### Exercise directions:
Write out the listing from the line with "QUETTA: A health" to the line with "Watertank in front of greenhouse", both lines included, exactly and nothing beyond. Leave pictures out.
*** Opening Available data ***
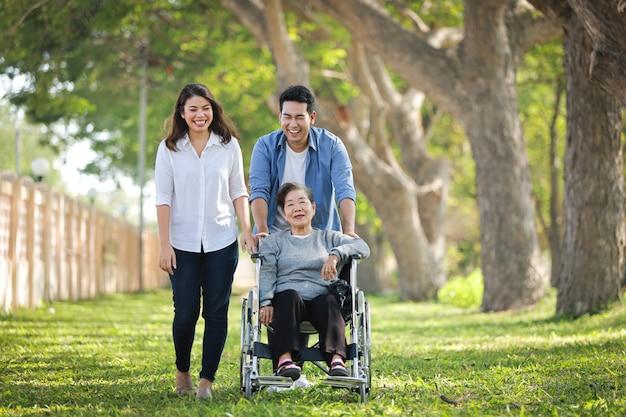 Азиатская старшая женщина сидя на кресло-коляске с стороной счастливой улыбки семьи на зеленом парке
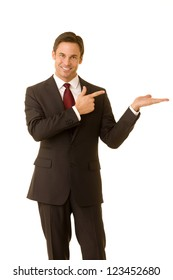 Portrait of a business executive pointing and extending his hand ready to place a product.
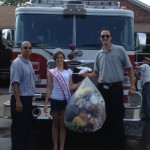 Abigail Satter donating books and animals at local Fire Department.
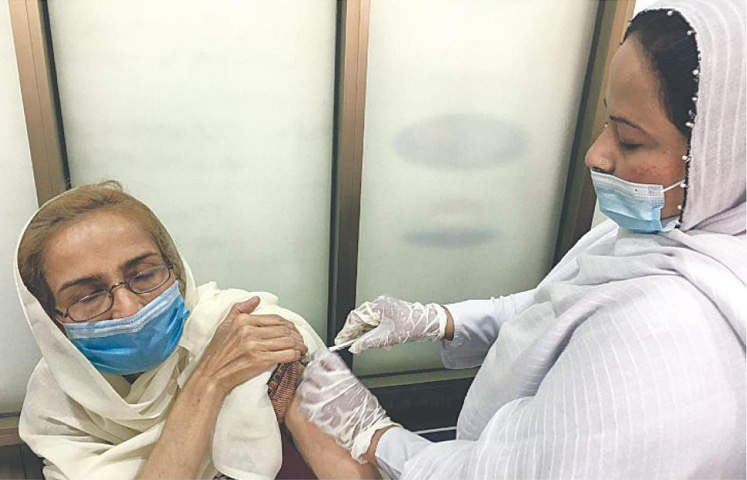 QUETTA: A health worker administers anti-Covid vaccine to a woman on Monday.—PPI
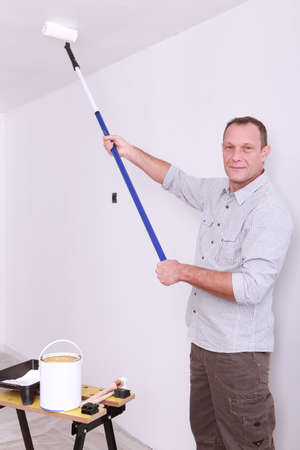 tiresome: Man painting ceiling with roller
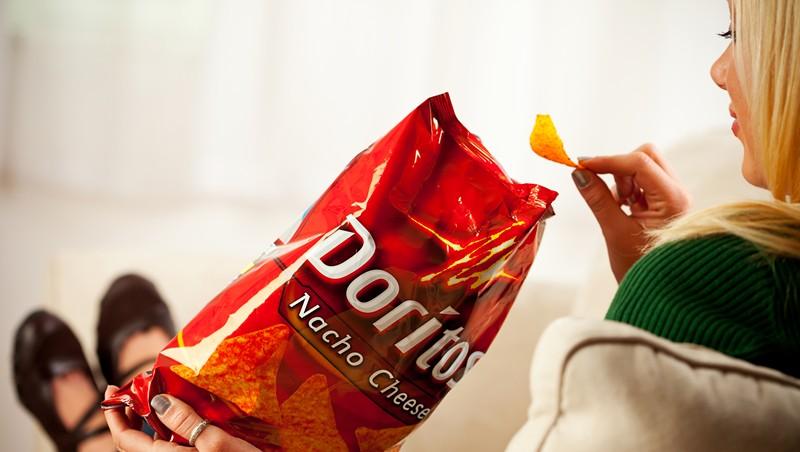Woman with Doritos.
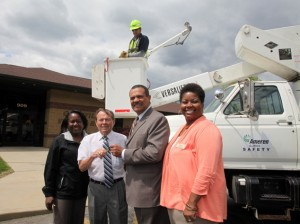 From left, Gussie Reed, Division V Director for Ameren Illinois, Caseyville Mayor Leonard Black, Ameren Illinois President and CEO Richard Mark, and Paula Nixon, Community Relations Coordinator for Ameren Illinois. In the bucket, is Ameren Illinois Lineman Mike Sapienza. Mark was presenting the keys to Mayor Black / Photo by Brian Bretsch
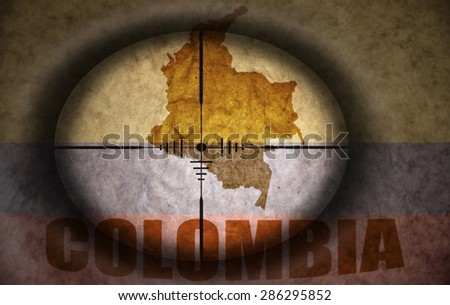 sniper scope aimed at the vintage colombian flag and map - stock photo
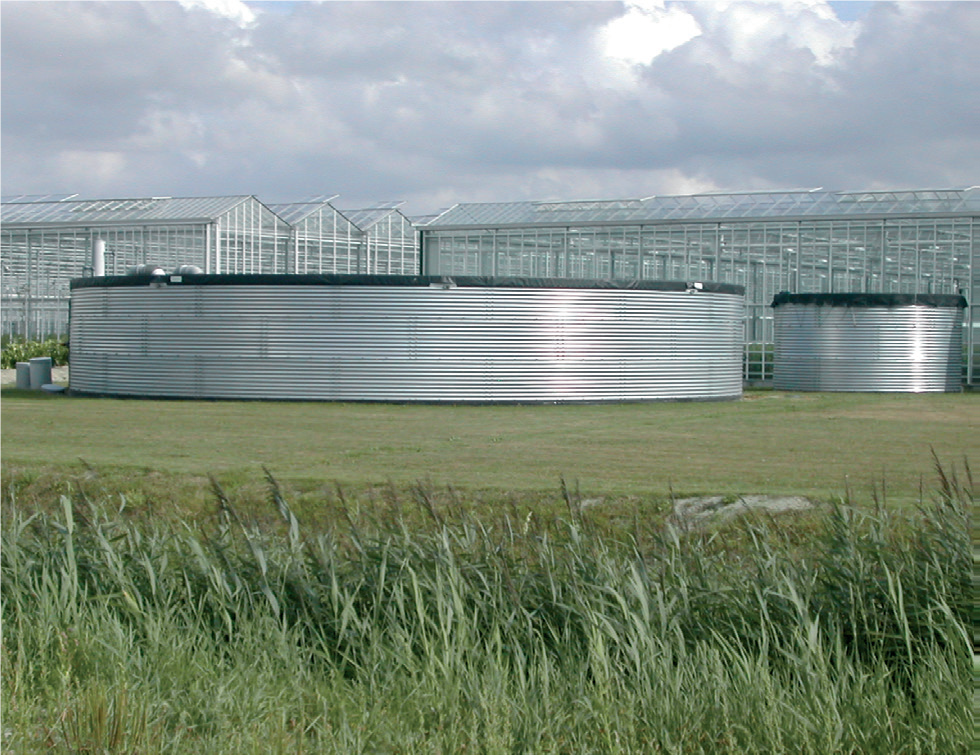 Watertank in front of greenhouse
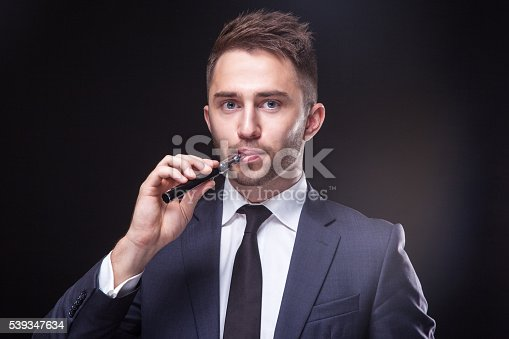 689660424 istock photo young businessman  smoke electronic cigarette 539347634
*** Closing Available data ***
*** Opening Available data ***
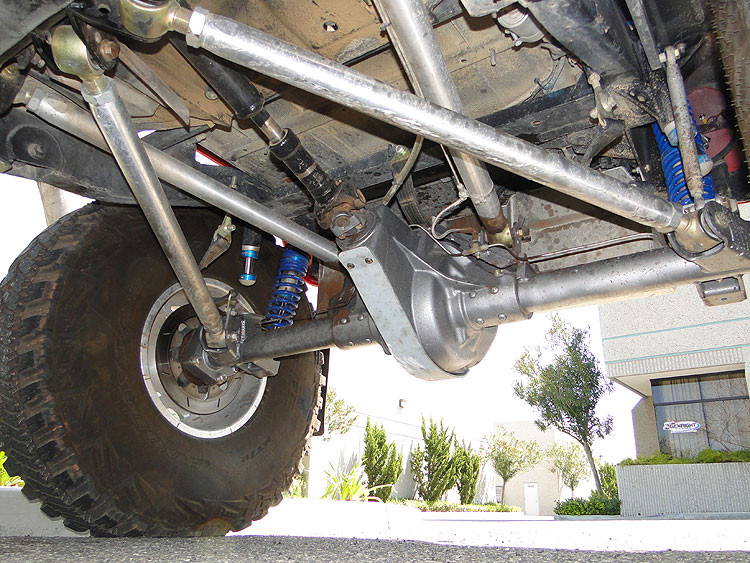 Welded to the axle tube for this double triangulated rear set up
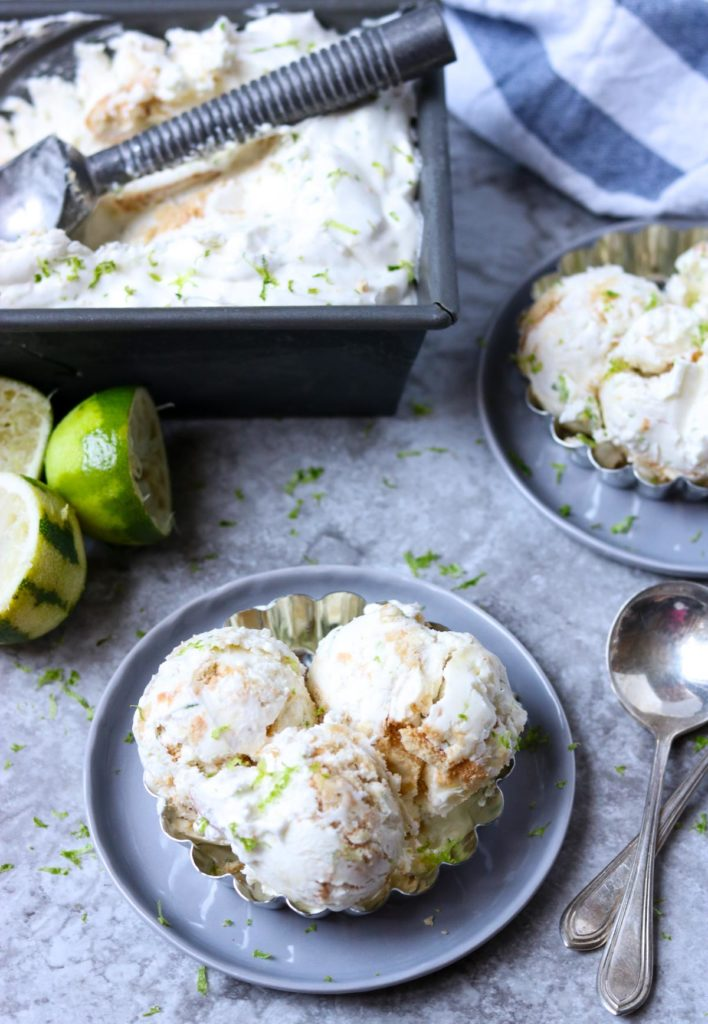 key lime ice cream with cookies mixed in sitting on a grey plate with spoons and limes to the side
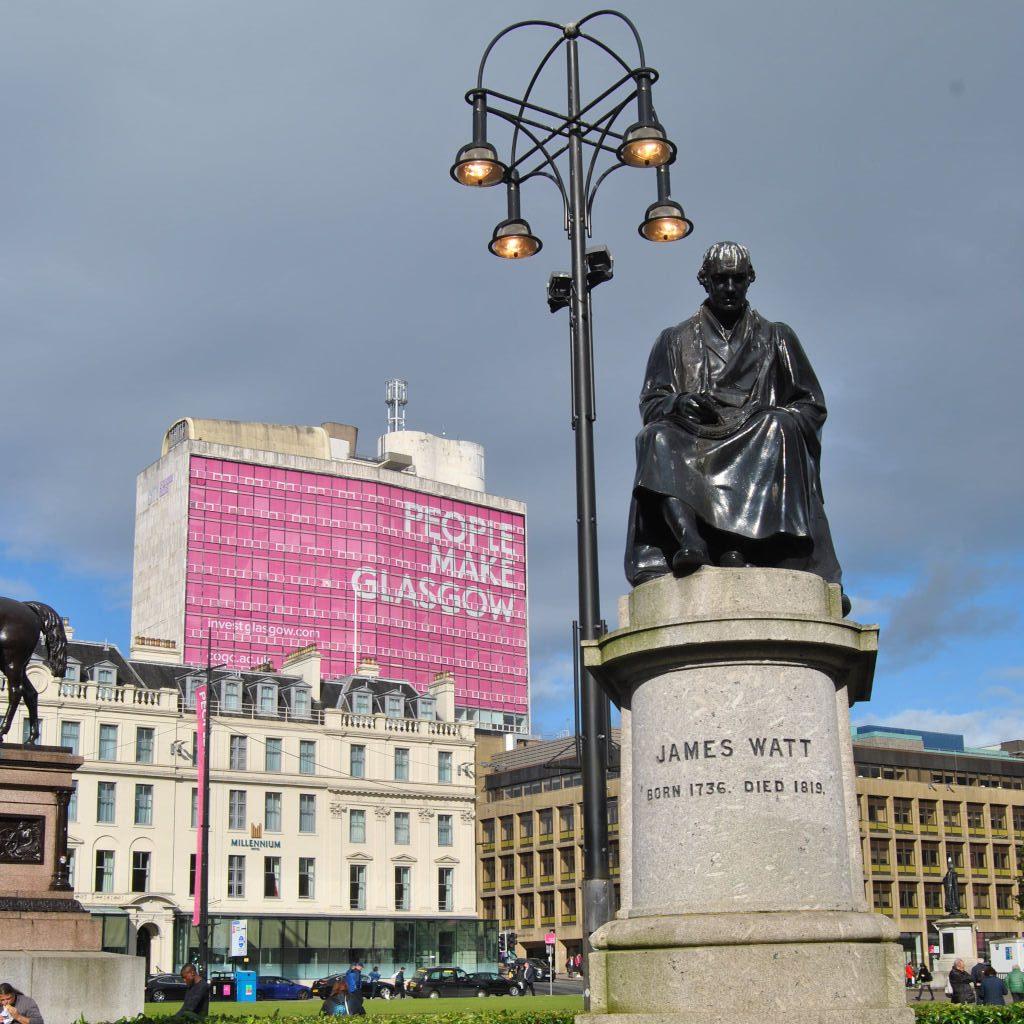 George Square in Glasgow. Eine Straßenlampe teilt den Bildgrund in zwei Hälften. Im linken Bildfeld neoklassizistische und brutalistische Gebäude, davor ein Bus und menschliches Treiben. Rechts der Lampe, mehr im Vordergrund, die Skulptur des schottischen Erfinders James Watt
*** Closing Available data ***
### Answer for the task:
 QUETTA: A health worker administers anti-Covid vaccine to a woman on Monday.—PPI
 tiresome: Man painting ceiling with roller
Woman with Doritos.
 From left, Gussie Reed, Division V Director for Ameren Illinois, Caseyville Mayor Leonard Black, Ameren Illinois President and CEO Richard Mark, and Paula Nixon, Community Relations Coordinator for Ameren Illinois. In the bucket, is Ameren Illinois Lineman Mike Sapienza. Mark was presenting the keys to Mayor Black / Photo by Brian Bretsch
 sniper scope aimed at the vintage colombian flag and map - stock photo
 Watertank in front of greenhouse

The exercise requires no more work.